- WRITTEN PROBLEM -
Please copy the items below word for word, starting at the line that contains "Amongst the items" and ending with the final line of the items.

(Spatial reasoning dataset excerpts)

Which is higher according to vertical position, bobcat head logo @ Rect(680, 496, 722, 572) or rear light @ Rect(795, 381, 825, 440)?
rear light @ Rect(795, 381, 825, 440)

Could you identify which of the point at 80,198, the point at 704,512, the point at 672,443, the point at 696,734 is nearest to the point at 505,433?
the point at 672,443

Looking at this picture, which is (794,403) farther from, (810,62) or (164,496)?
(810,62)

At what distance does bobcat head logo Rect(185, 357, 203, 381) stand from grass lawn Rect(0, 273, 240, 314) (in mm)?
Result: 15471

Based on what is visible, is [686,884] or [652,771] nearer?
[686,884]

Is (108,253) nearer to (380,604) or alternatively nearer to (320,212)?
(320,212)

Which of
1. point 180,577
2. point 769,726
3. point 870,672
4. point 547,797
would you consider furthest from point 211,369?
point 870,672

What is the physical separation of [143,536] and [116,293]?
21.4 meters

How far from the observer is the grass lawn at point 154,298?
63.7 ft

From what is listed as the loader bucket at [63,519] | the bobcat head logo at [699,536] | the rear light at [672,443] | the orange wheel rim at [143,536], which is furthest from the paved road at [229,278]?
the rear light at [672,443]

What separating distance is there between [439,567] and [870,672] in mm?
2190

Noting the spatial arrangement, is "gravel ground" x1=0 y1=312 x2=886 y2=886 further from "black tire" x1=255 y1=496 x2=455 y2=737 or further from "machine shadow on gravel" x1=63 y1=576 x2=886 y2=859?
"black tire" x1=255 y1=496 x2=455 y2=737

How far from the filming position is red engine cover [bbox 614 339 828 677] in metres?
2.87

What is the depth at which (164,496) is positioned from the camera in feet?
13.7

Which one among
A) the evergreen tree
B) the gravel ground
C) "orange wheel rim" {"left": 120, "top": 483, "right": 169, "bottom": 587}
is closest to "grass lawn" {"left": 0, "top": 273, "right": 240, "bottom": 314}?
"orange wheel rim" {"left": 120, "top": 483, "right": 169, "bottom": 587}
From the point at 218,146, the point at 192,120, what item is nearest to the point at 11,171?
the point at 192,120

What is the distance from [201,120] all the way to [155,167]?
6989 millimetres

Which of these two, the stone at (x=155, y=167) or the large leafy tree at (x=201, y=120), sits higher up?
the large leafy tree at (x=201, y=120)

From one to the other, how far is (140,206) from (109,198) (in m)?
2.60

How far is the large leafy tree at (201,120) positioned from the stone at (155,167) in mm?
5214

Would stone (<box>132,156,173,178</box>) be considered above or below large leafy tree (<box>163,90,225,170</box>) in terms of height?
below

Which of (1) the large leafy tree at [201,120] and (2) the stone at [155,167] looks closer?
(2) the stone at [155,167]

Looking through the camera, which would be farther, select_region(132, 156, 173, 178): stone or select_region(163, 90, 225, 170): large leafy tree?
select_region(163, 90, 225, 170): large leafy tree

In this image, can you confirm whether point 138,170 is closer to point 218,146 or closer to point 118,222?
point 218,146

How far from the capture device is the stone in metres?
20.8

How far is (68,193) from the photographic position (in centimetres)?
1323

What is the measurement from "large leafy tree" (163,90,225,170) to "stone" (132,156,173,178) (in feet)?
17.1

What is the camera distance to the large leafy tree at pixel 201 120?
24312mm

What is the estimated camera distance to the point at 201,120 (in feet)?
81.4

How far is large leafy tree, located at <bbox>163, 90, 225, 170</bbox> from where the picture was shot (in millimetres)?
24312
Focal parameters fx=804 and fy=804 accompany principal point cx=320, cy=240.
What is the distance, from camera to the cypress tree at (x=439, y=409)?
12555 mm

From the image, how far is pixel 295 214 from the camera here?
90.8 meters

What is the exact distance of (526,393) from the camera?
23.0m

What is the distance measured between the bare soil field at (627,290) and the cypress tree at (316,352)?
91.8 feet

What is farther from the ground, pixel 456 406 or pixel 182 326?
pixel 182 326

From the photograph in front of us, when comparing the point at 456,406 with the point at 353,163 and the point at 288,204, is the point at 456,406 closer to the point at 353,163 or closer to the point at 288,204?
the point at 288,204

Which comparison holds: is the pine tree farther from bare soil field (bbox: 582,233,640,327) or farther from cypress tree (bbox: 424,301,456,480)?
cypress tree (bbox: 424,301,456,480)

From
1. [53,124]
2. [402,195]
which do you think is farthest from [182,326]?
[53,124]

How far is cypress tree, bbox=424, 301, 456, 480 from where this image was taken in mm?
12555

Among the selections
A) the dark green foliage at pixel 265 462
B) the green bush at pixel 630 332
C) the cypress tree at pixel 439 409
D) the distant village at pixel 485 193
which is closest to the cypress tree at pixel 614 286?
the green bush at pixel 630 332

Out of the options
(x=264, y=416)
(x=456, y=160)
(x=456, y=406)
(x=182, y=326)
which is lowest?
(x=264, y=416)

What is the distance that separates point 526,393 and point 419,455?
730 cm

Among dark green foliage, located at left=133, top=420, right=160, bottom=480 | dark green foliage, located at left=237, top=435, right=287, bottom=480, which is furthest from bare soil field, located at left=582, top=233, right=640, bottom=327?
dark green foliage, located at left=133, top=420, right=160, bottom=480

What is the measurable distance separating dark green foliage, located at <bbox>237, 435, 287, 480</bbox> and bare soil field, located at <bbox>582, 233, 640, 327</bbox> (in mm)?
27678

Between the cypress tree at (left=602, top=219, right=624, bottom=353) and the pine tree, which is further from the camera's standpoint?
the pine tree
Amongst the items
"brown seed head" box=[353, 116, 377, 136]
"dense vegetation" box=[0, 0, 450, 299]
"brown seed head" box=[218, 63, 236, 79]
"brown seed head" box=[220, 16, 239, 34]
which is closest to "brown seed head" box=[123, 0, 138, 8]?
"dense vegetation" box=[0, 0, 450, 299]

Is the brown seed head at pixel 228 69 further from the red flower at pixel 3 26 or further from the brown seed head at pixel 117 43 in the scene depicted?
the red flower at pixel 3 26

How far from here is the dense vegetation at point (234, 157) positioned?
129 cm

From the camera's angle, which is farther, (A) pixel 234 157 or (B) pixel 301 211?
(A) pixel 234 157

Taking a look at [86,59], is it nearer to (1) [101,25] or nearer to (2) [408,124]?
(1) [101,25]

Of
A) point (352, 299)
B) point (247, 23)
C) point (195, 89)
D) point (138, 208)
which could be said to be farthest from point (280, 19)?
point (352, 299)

- REPLY TO THE EXERCISE -
Amongst the items
"brown seed head" box=[353, 116, 377, 136]
"dense vegetation" box=[0, 0, 450, 299]
"brown seed head" box=[218, 63, 236, 79]
"brown seed head" box=[220, 16, 239, 34]
which is closest to "brown seed head" box=[123, 0, 138, 8]?
"dense vegetation" box=[0, 0, 450, 299]

Is the brown seed head at pixel 228 69 further from the red flower at pixel 3 26 or further from the brown seed head at pixel 117 43 in the scene depicted?
the red flower at pixel 3 26

How far from here is the dense vegetation at point (234, 157) positioned?
129 cm

From the camera's angle, which is farther, (A) pixel 234 157 or (B) pixel 301 211?
(A) pixel 234 157

Taking a look at [86,59], is it nearer to (1) [101,25] or nearer to (2) [408,124]?
(1) [101,25]

Of
A) point (352, 299)
B) point (247, 23)
C) point (195, 89)
D) point (138, 208)
which could be said to be farthest from point (280, 19)?
point (352, 299)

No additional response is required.